Reaffirming Fiscal 2025 outlook at mid-to-high end of ranges from strong performance and profit improvement year-to-date; raising Fiscal 2026 margin target
HOBOKEN, N.J.--(BUSINESS WIRE)-- Wiley (NYSE: WLY), one of the world's largest publishers and a trusted leader in research and learning, today reported results for the third quarter ended January 31, 2025.
- Third quarter reported revenue of $405 million vs. $461 million due to foregone revenue from divested businesses; Adjusted Revenue (excluding divestitures) +1.2% at constant currency as expected; Research +5.2% constant currency
- Third quarter Operating Income $52 million vs. ($46 million); Adjusted Operating Income +27% with margin up 280bps. Earnings Per Share (EPS) up $1.65 to ($0.43); Adjusted EPS +39% and Adjusted EBITDA +4%
- Year-to-date reported revenue of $1,235 million vs. $1,405 million due to foregone revenue from divested businesses; Adjusted Revenue (excluding divestitures) +3.5% at constant currency
- Year-to-date Operating Income of $145 million vs. ($17 million); Adjusted Operating Income +38% with margin up 330 basis points. Earnings Per Share (EPS) of $0.29 vs. ($4.10); Adjusted EPS +43%, Adjusted EBITDA +12%, Cash from Operations +115% to $52 million and Free Cash Flow +$44 million
"We continue to deliver disciplined growth and material margin expansion as we capitalize on the global demand for scientific research and responsible AI model development," said Matthew Kissner, Wiley President and CEO. "Our recurring revenue Research business has not only proven to be resilient across economic cycles but poised for continued expansion; our authoritative content and data-driven insights are increasingly coveted by corporations for their research and development initiatives, including AI enablement; and our strong execution and cost re-engineering efforts continue to deliver tangible results, with significant margin and cash flow improvement this year and raised margin expectations for Fiscal 2026."
RESEARCH
- Revenue of $268 million was up 4% as reported and 5% at constant currency driven by growth in open access, solutions, and AI licensing. During the quarter, Wiley executed two landmark recurring revenue agreements, including India ("one nation, one subscription" expanding access to over 6,000 institutions) and Brazil (transformational agreement expanding access to over 430 institutions). Leading indicators remain strong year-to-date, with submissions up 18% and output up 8%. Wiley also expanded a previously executed content licensing project for training this quarter valued at $9 million. For the nine months, Research revenue was up 3% as reported and at constant currency. Excluding AI revenue, Research revenue rose 2% in the quarter and year-to-date, both at constant currency.

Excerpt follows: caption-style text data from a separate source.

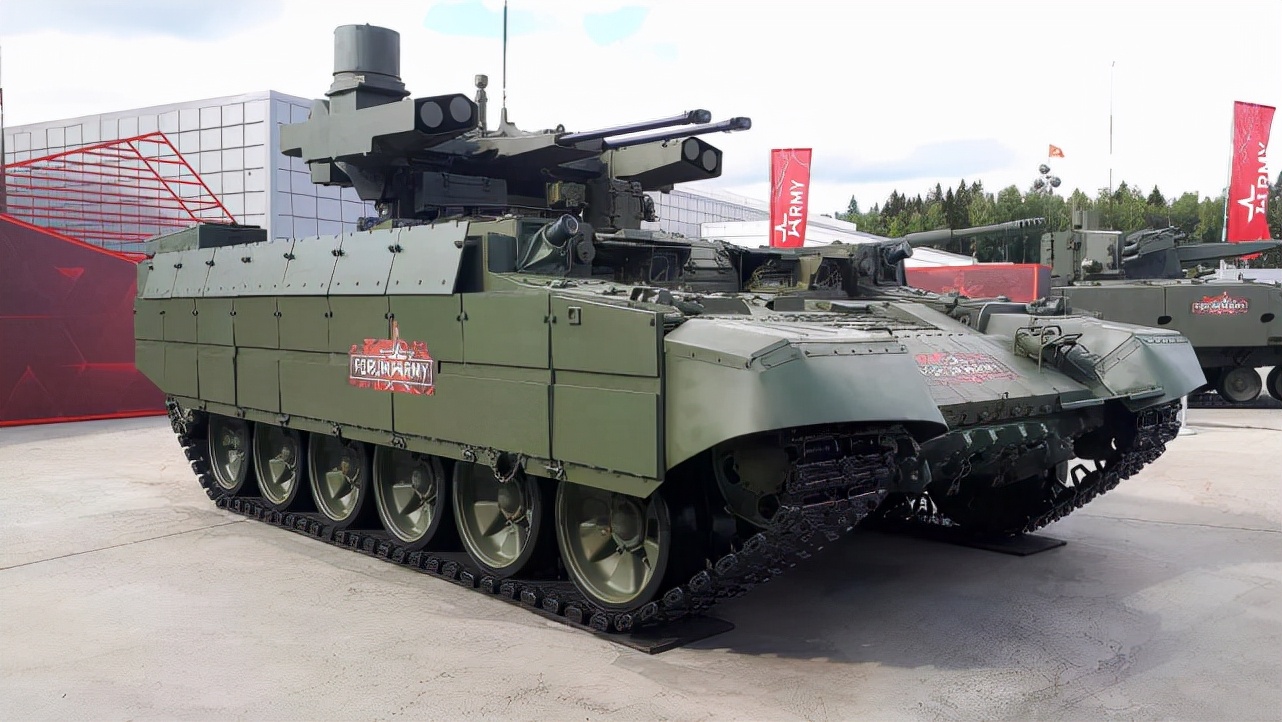 时隔30年，终于装备这种新型装甲战车，俄军战术正在发生变化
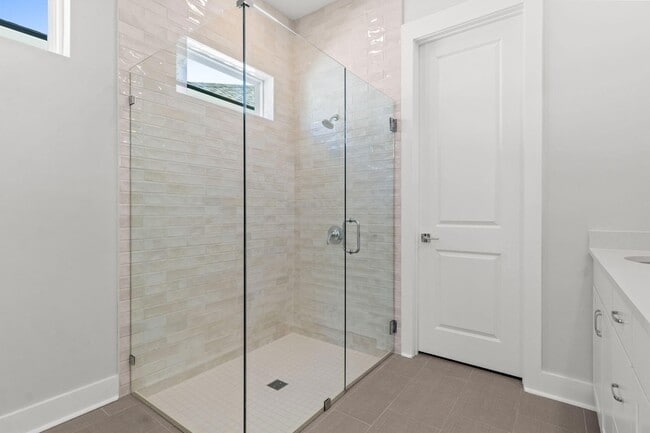 Building Photo - 263 Breakwater Blvd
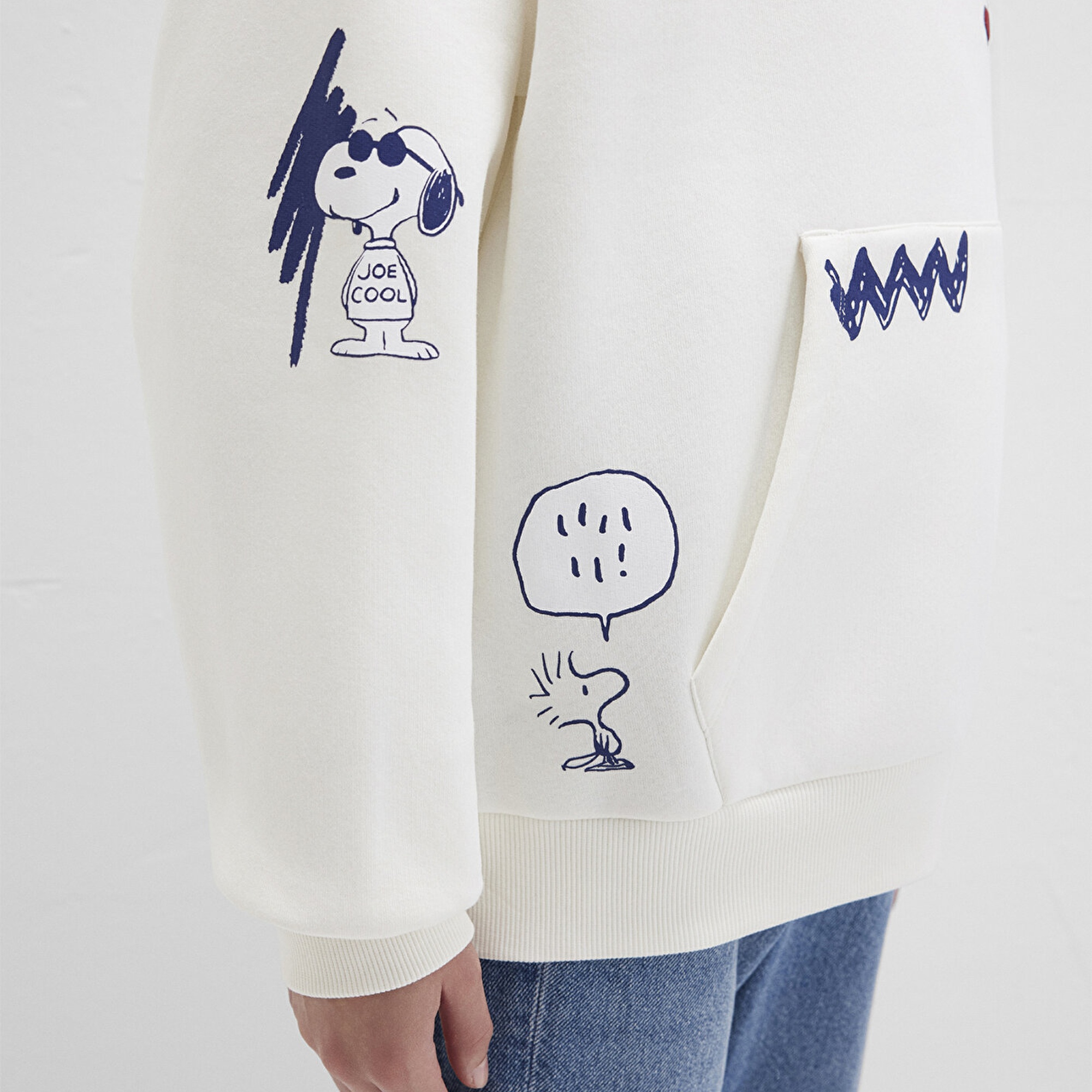 Mavi Snoopy Baskılı Ekru Sweatshirt 1S10470-80194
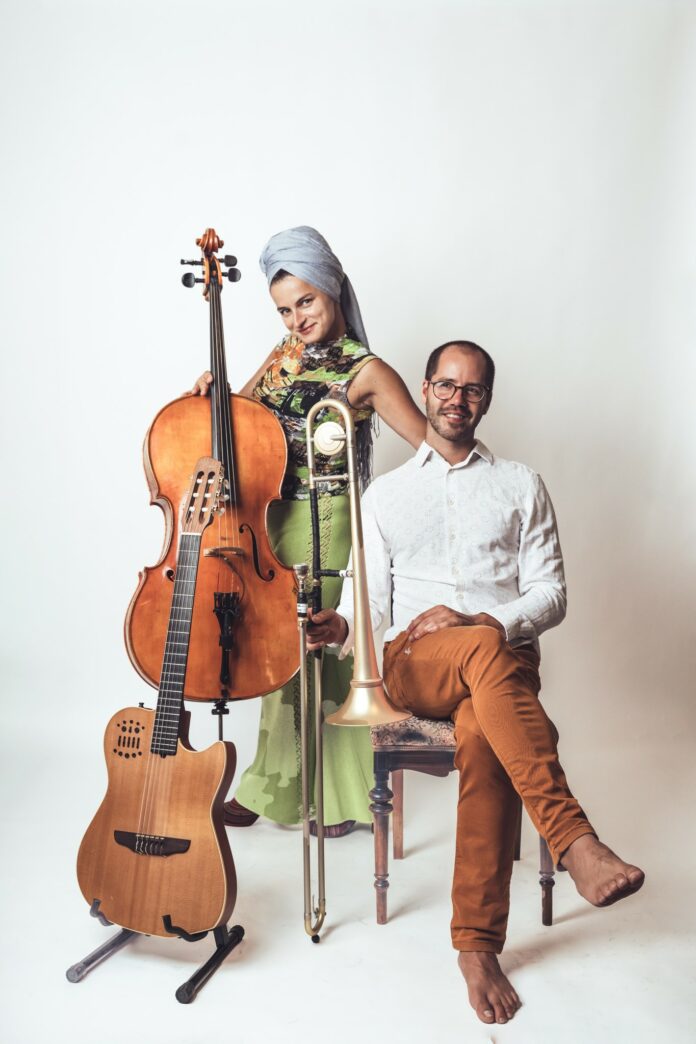 Das Bild zeigt das DUO DEELINDE & EMILIANO SAMPAIO mit ihren Instrumenten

- Adjusted EBITDA of $88 million was up 11% as reported and 12% at constant currency due to revenue growth. Adjusted EBITDA margin for the quarter rose to 32.7% from 30.9% in the prior year period. Year-to-date, Research Adjusted EBITDA margin was up 30 basis points to 31.1%.
LEARNING
- Revenue of $137 million was down 6% as reported and at constant currency. Year-over-year results were impacted by a $6 million licensing renewal in the prior year and softness in Academic. At constant currency, Academic was down 9% in a seasonally small quarter and Professional was down 1%. For the nine months, Learning revenue was up 5%, or 4% at constant currency driven by AI licensing. Excluding AI licensing revenue, Learning revenue declined 0.6% year-to-date at constant currency.

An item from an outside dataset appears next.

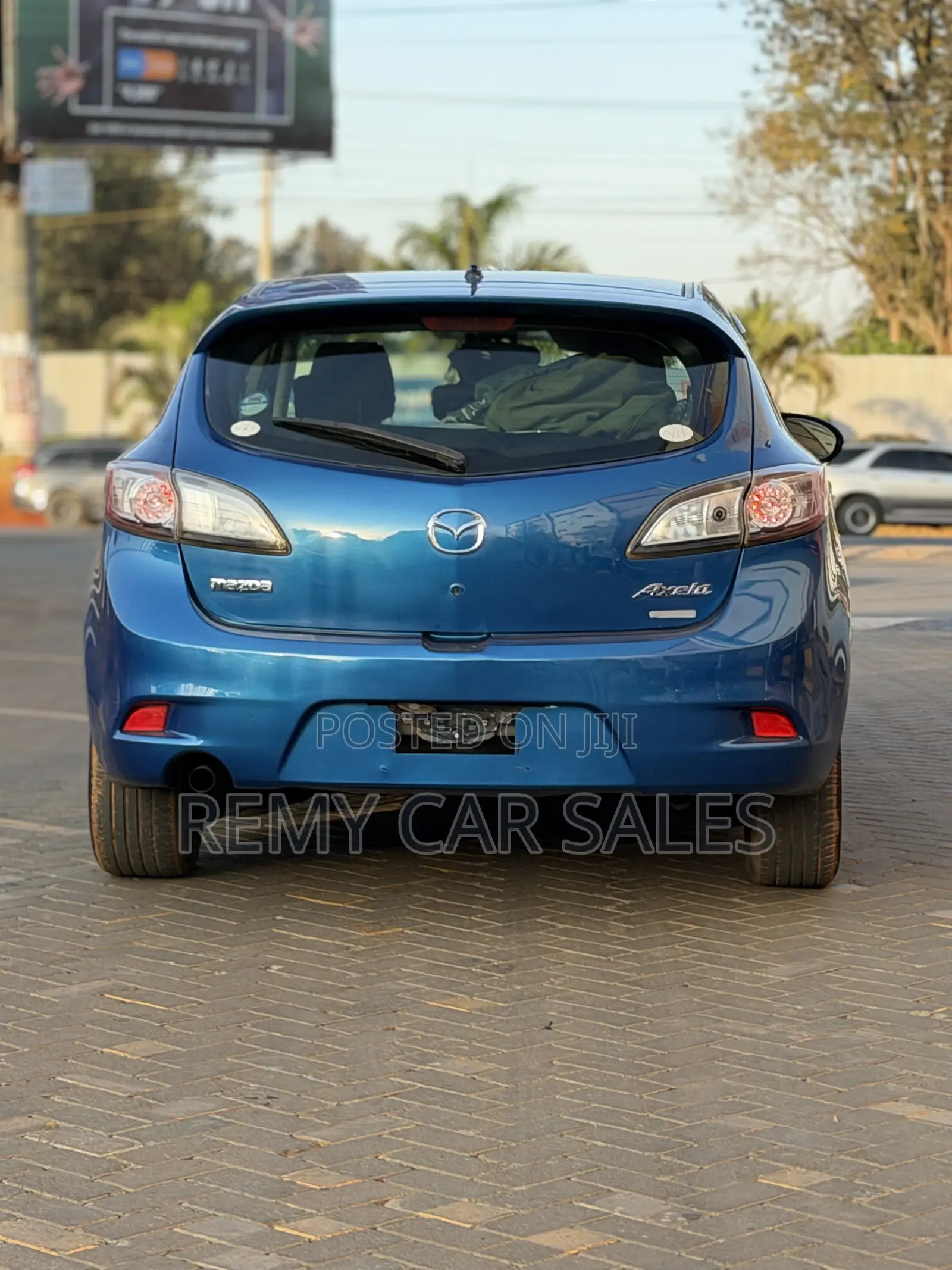 Mazda Axela 2012 Blue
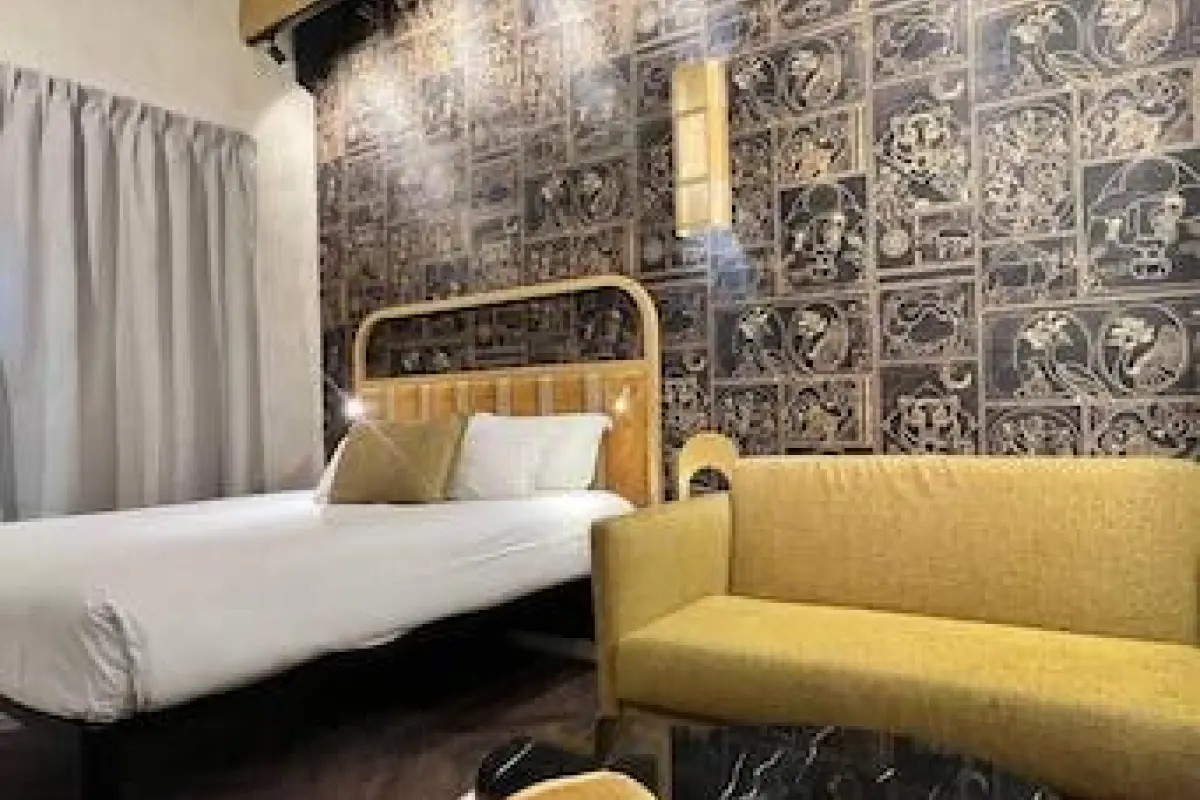 Hotel du Cadran – Affordable hotel in Paris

- Adjusted EBITDA of $49 million was down 5% as reported and at constant currency due to revenue performance. Adjusted EBITDA margin for the quarter rose to 35.4% from 35.1% in the prior year. Year-to-date, Learning Adjusted EBITDA margin was up over 400 basis points to 35.3%.
CORPORATE EXPENSES
- Corporate expenses declined by $3 million due to lower depreciation and amortization but rose $3 million on an Adjusted EBITDA basis due to enterprise modernization and consulting fees related to strategic initiatives, including the re-engineering of our cost structure. Adjusted Corporate Expenses are the portion of shared services costs not allocated to segments.